● Görev Talimatı
İbsen'in Olaf Liljekrans oyunuyla ilgili aşağıdaki metni, son cümlesinden sonra devam ettirerek yazın.

● Metin

+ + + +

Oyunun erkek protagonisti Olaf Liljekrans“doğa”, “egemen kültür” ve “karşı-kültür” alanlarının kesişim noktasında durmaktadır. Bir yandan bu alanların her birinde var olur, diğer yandan her birinde var oluş sorunsalları yaşar. Normalde Alfild’e âşıktır ama annesine karşı gelemediği için zoraki de olsa Ingeborg ile evlenmeyi kabullenir. Diğer yandan Ingeborg da ona karşı hiçbir hissetmemekte ve aslında Hemming’i sevmektedir. Ancak “egemen kültür”ün değerleri bu ikilinin aşkının gerçekleşmesini mümkün kılmamaktadır. Oyun bu üç alanın çatışması ve Olaf’ın varoluşsal sorunlarını bir türlü çözüme kavuşturamaması teması üzerine kuruludur. Oyunun sonunda Olaf, nihayet tercihini “doğa”dan yana yapacak ve Alfild’le birlikte olmayı tercih edecektir. “Egemen kültür”e karşı savaş açan iki odak kendi içlerinde bir barış anlaşması yapıp birbirlerinin tercihlerine saygı duyduklarını açıkça ortaya koyacaklardır. İbsen adeta 19. yüzyılın egemen muhafazakâr kültürünün geleceğin dünyasında yerinin olmadığını ima eder gibidir.
İbsen’in Yaz Gecesi Rüyası’nı temel alan ilk denemesi Saint John Gecesi otoritelerce büyük bir başarısızlık olarak görülmüş ve bizzat yazarın kendisi tarafından toplu eserlerinin içerisinden çıkarılmıştır. Olaf Liljekrans’ın bu anlamda çok daha özgün ve dramatik yapı açısından çok daha gelişkin bir çalışma olduğu aşikardır. Yazarımız kaleme aldığı her yeni eserinde sanatsal gelişme kaydetmekte ve kalemi gittikçe güçlenmektedir. Solhaug’da Şölenile rüştünü ispatlamış ve öz güvenini yeni bir Shakespeare uyarlamasın el atacak oranda güçlendirmiştir.
Bergen’de Olaf Liljekrans’a yönelik tepkiler gerek gişe başarısı gerekse eleştirmenlerin övgüleri açısından Şölen’in çok uzağında kaldı. Bununla birlikte oyundan sonra Bergen Edebiyat Topluluğu onun konuşmacı olarak katılacağı “Halk Şarkılarının Şiir Sanatındaki Yeri” başlıklı bir konuşma organize etti. İbsen konuşmasında halk şiirinin bir ulusun en büyük kültürel zenginlik kaynaklarından birisi olduğunu ve milli bir dramanın aradığı ilhamı bu kaynakta bulacağını savunuyordu.[10] Bunlar o dönem için çok da yeni ve orijinal düşünceler olmasa da bu tür etkinliklere davet ediliyor olması genç yazarın artık içinde yaşadığı toplulukta saygı gördüğünü ortaya koyması açısından önemliydi.

+ + + +

● Ham Veriler
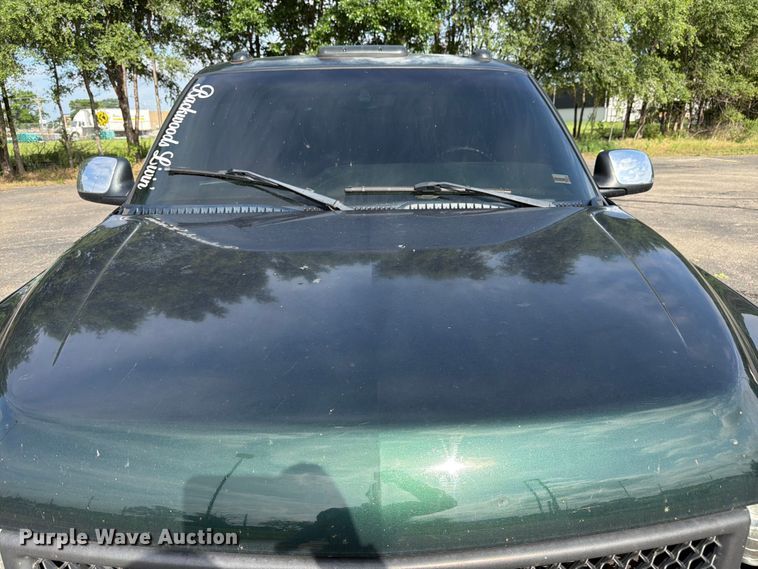 image for item FK3002 2001 Chevrolet Silverado 2500HD Ext. Cab pickup truck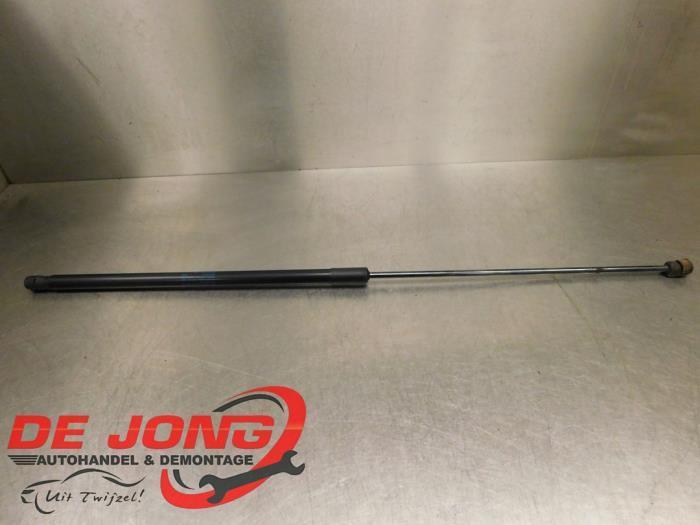 Gasdemper Motorkap links van een Volkswagen Golf, Auto-onderdelen, Carrosserie, Volkswagen, Gebruikt, 3 maanden garantie, Ophalen of Verzenden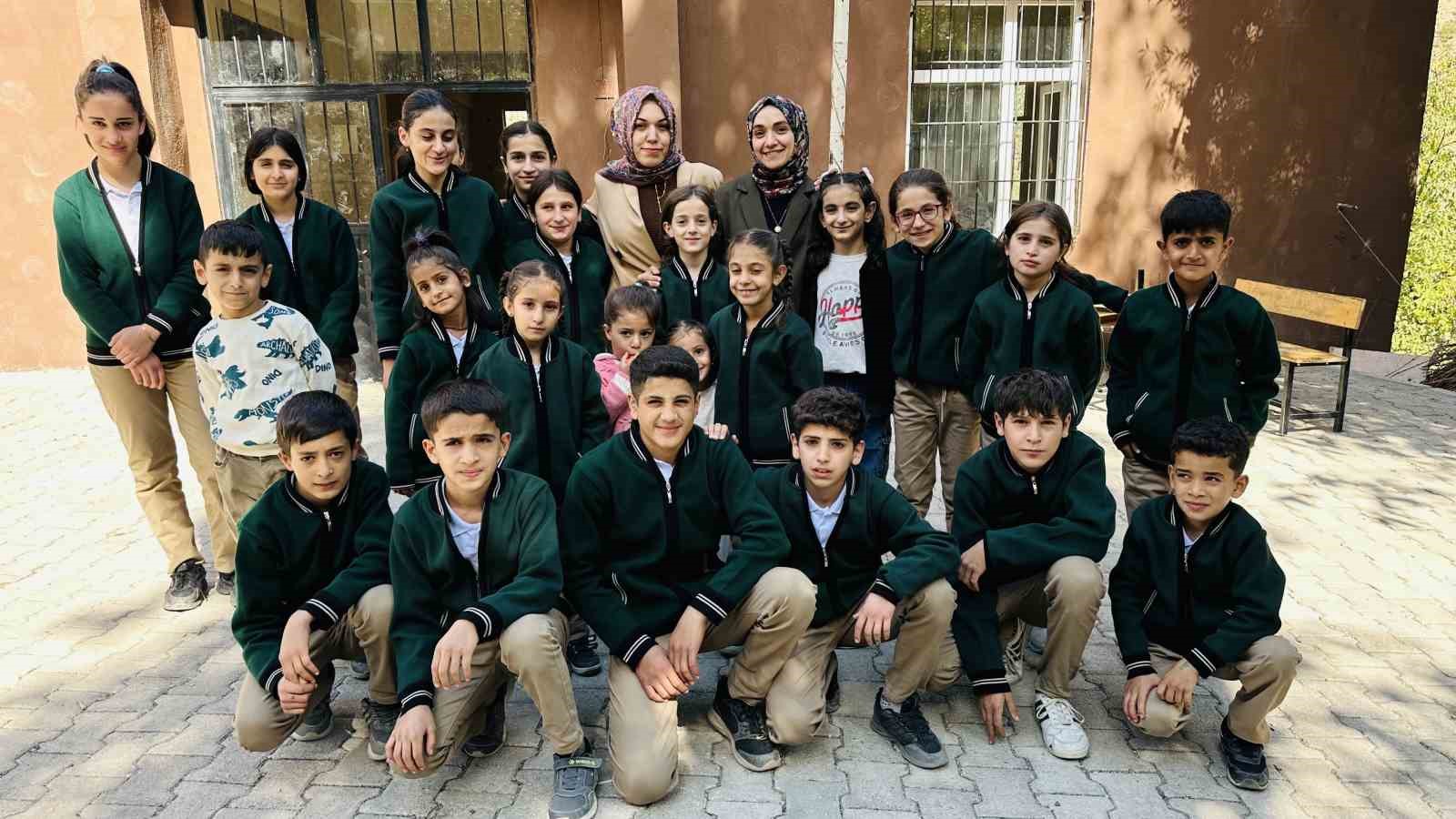 İki öğretmen binlerce kilometre yol kat ederek sınırdaki çocuklara yardım ulaştırdı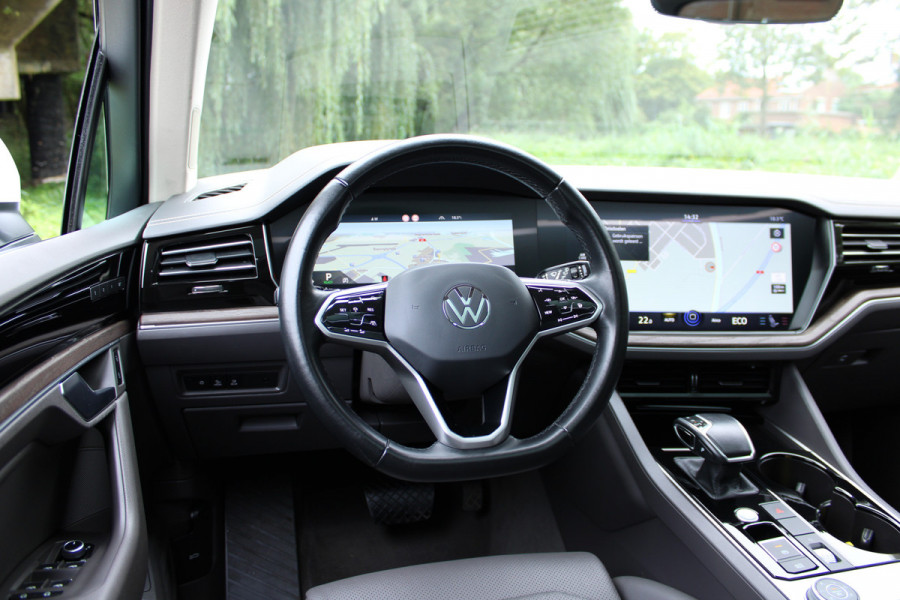 Volkswagen Touareg 3.0 TSi eHybrid ATMOSPHERE 4MOTION TREKHAAK/HEAD-UP/PANORAMADAK 1E EIG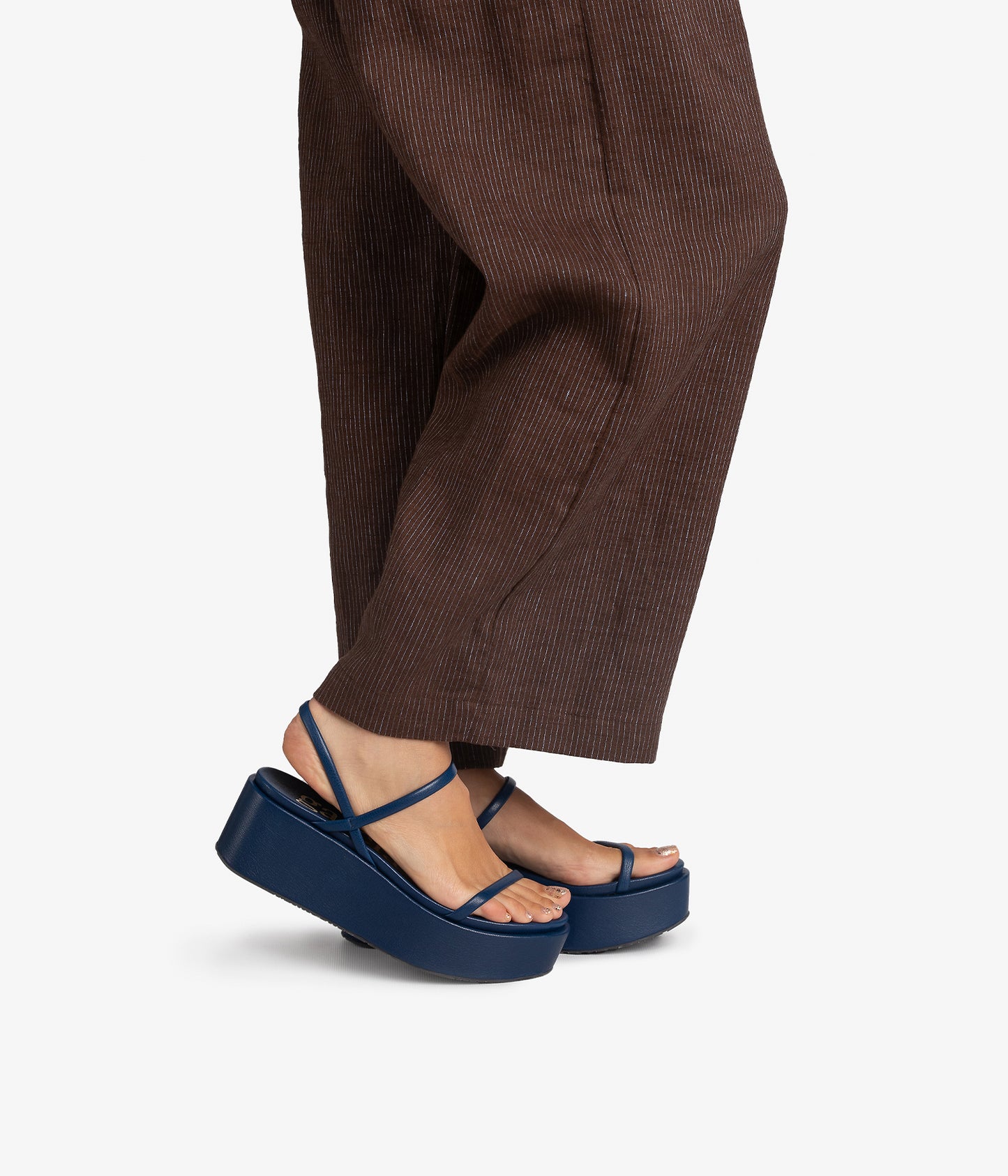 nibia / midnight caprine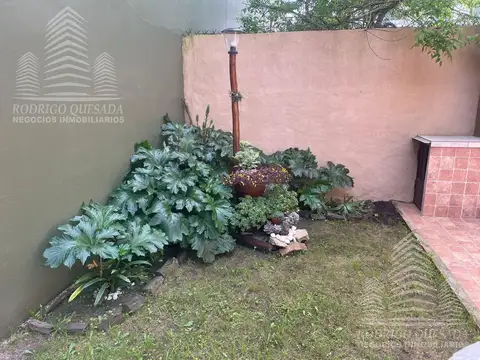 Depto Tipo Casa en Venta con 1 cocheras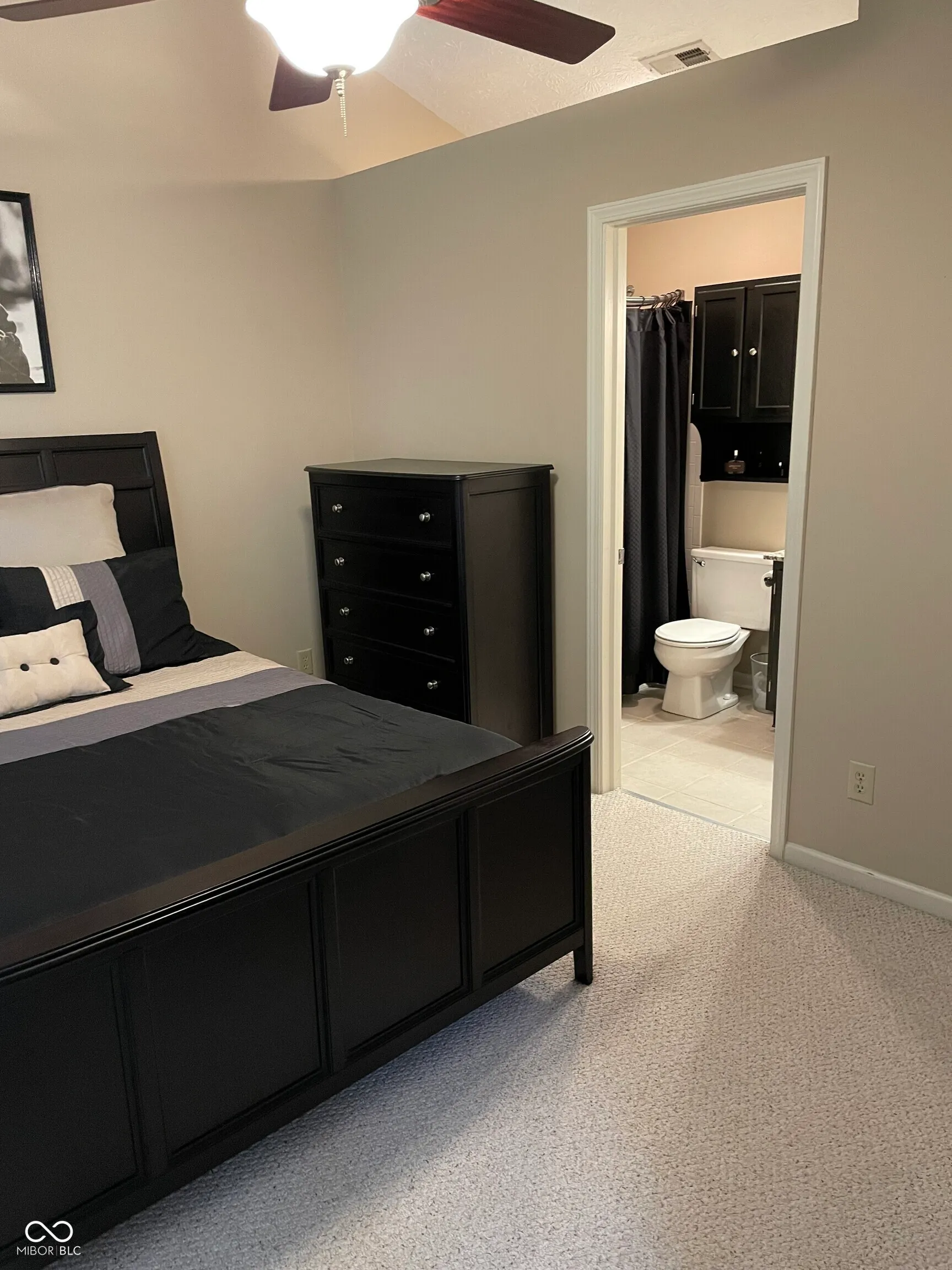 Fishers, Indiana 46038, United States, 2 Bedrooms Bedrooms, ,2 BathroomsBathrooms,Residential,Active,195434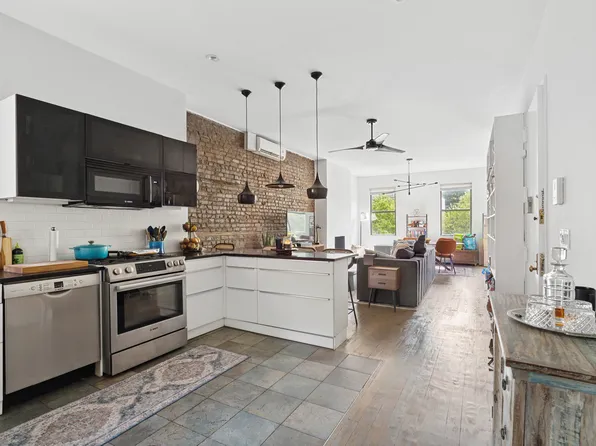 7 East 129th Street image 14 of 25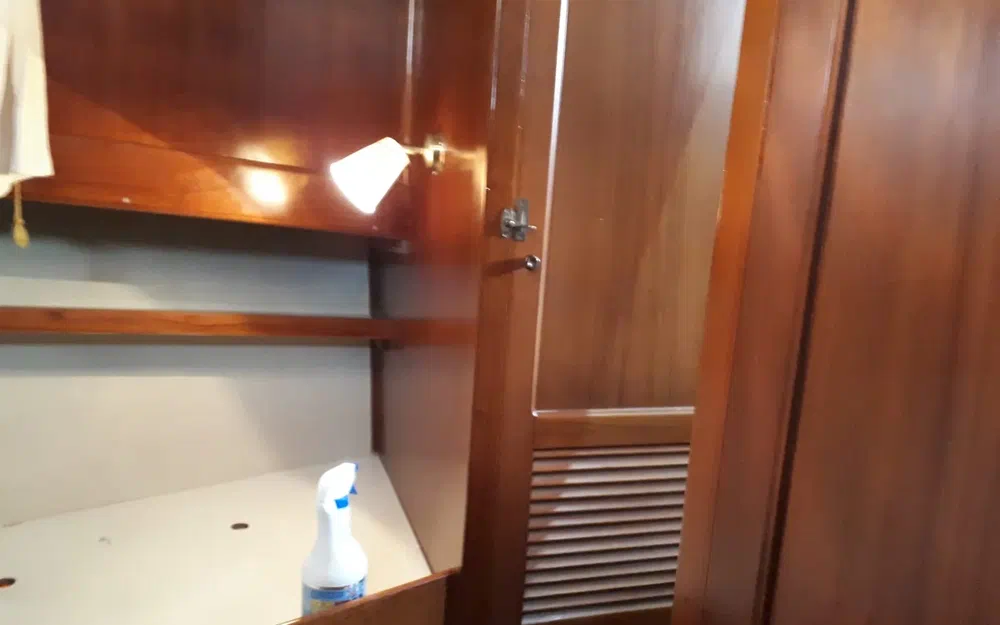 slider 32 Chung HWA Trawler 34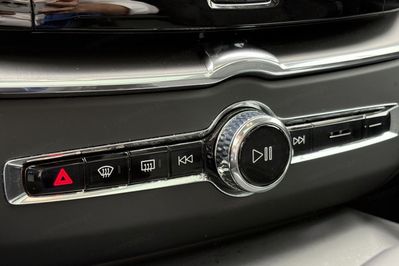 Volvo XC60 T6 Plug-In Hybrid AWD Core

+ + + +

● Görevin Cevabı
***
Olaf Liljekrans İbsen’in Bergen’de yazıp yönettiği son oyun oldu. 1857 yılında Christiania Norveç Tiyatrosu’nun yeni bir sanat yönetmeni aradığı ilan edildi. Görev İbsen’e önerildiğinde yazar bunu hemen kabul etti. Rüştünü ispatladığı ve ilk önemli deneyimlerini yaşadığı şehir olan Bergen’den ayrılması kolay olmayacaktı. Ancak bu yeni görev onun elindeki sanatsal araçların daha gelişkin olmasını sağlayacaktı. Aynı zamanda daha iyi bir maaş alacağı da ortadaydı. Evlilik hazırlıkları içerisindeki İbsen için bu da kararını etkileyen önemli bir etkendi. 18 yaşındaki Suzannah Thoresen ilerleyen yıllarda İbsen’in sadece eşi olmayacak, aynı zamanda ailesinden edindiği kültürel ve sanatsal birikim aracılığıyla onun eserlerinin en iyi eleştirmeni ve manevi destekçisi de olacaktı. İbsen sonraki yıllarda hayat arkadaşını şu cümlelerle tanımlayacaktı: “Çok güçlü karakteri olan bir kadın; mantığa dayalı olmayan güçlü şiirsel içgüdüsü ve geniş görüşlü, liberal kafa yapısıyla küçük hesapçı yaklaşımlardan nefret eden tam ihtiyacım olan kişi.”[11]
İbsen’in hayatında yeni bir dönemeçten geçmekte olduğu ortadaydı. Bir yazar adayı olarak geldiği Bergen’den kendini kanıtlamış ve kalfalık dönemini noktalamış bir tiyatro adamı olarak dönüyordu Christiania’ya.
[1] Ivo de Figueiredo,Henrik Ibsen: The Man and The Mask, Yale University Press 2019, s. 111
[2]Gudleiv Bo, The Young Henrik İbsen: From Nation Builder to Christian Existentialism, Solum Bokvennen 2019, s. 102
[3]Henrik Ibsen, Lady Inger of Ostrat, I. Perde I Sahne,İng. Çeviren: Charles Archer, Project Gutenberg Henrik Ibsen’s Prose Dramas Vol. III, [Türkçe çeviriler tarafıma aittir.]
[4]Gudleiv Bo, The Young Henrik İbsen: From Nation Builder to Christian Existentialism, Solum Bokvennen 2019, s. 111.
[5]Ivo de Figueiredo,Henrik Ibsen: The Man and The Mask, Yale University Press 2019, s. 112.
[6] Y.a.g.e., s. 113.
[7]Gudleiv Bo, The Young Henrik İbsen: From Nation Builder to Christian Existentialism, Solum Bokvennen 2019, s. 135.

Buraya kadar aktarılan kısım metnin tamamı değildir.